Aim: Antibody-mediated rejection (AMR) in heart transplant recipients (HTR) remains a significant contributor to allograft failure and patient death. Treatment for AMR is often difficult and of limited effectiveness. Here, we summarize our experience using daratumumab, an anti-CD38 monoclonal antibody, for treating AMR in pediatric and young adult HTR. We analyzed the impact of daratumumab treatment on the reduction of donor-specific HLA antibodies (DSA) and non-HLA antibodies (Abs).
Methods: We retrospectively reviewed HTR treated with daratumumab for AMR at our pediatric center (16mg/kg x 4 IV for 10 weeks). DSA was tested prospectively with Luminex SAB (One lambda) using MFI>1000 as a positive cutoff. Additional dilutions were done for the strong DSAs (MFI>8000). The pre- and post-treatment sera were tested retrospectively for 60 non-HLA antibodies with a Luminex bead assay (Werfen). Positive non-HLA Abs were determined with vendor-provided thresholds.

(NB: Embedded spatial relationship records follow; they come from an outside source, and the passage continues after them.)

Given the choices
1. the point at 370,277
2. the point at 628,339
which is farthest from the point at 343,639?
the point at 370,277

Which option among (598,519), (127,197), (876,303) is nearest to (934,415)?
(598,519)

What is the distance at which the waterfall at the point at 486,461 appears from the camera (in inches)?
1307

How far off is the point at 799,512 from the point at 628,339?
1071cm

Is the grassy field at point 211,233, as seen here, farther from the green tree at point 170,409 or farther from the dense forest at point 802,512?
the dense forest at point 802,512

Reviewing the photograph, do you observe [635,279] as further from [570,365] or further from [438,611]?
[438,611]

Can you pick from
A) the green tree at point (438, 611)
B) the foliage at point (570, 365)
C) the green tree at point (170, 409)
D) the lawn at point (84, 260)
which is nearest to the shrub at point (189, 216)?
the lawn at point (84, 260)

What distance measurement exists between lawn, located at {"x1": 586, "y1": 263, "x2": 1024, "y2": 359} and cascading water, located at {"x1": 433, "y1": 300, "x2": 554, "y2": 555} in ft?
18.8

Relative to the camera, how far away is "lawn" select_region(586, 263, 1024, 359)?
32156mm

Results: Seven patients received daratumumab for AMR between 11/2023 and 1/2025. Median age at HT was 10.2 yrs (18d–25.4 yrs) and at daratumumab was 17.1 yrs (7.7–27.2 yrs). AMR was diagnosed by histopathology (pAMR1h in 6 of 7), and by a biopsy gene expression profiling system (MMDx) in 7 of 7. All had positive dd-cfDNA (median 1.3%, 0.43%–5.0%) before treatment and declined after treatment. Four had positive DSAs before treatment, and the remaining three did not (Table 1). Daratumumab treatment reduced the MFI of DSAs by 81.9% ± 46.3% (range 38.7%–96.4%). All patients had between 1 and 5 non-HLA Abs before treatment. The number of positive non-HLA Abs was reduced in each patient after treatment (range 0–2). The MFI of the positive non-HLA Abs was notably lower after treatment in each patient (mean reduction 66% ± 22%). In the three cases without detectable DSAs (#5-7), the MFIs for non-HLA Abs were reduced by 23% to 79%. The most frequent non-HLA Abs are anti-CSF2 (granulocyte-macrophage colony-stimulating factor, 5/7) and anti-SSB (Sjögren syndrome antigen B, 4/7).

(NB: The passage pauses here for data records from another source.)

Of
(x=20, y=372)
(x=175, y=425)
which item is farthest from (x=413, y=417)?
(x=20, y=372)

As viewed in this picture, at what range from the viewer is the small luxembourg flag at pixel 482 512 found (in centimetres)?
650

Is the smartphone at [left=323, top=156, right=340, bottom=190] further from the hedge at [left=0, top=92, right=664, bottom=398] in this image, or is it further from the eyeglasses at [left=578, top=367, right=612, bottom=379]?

Conclusion: Daratumumab treatment for AMR significantly reduced DSA, some of which were at high titer. The number of positive non-HLA Abs and their MFIs were also reduced in all patients, including 3 of 7 with AMR in the absence of HLA DSA. Those findings support monitoring both non-HLA Abs and HLA DSA following AMR treatment.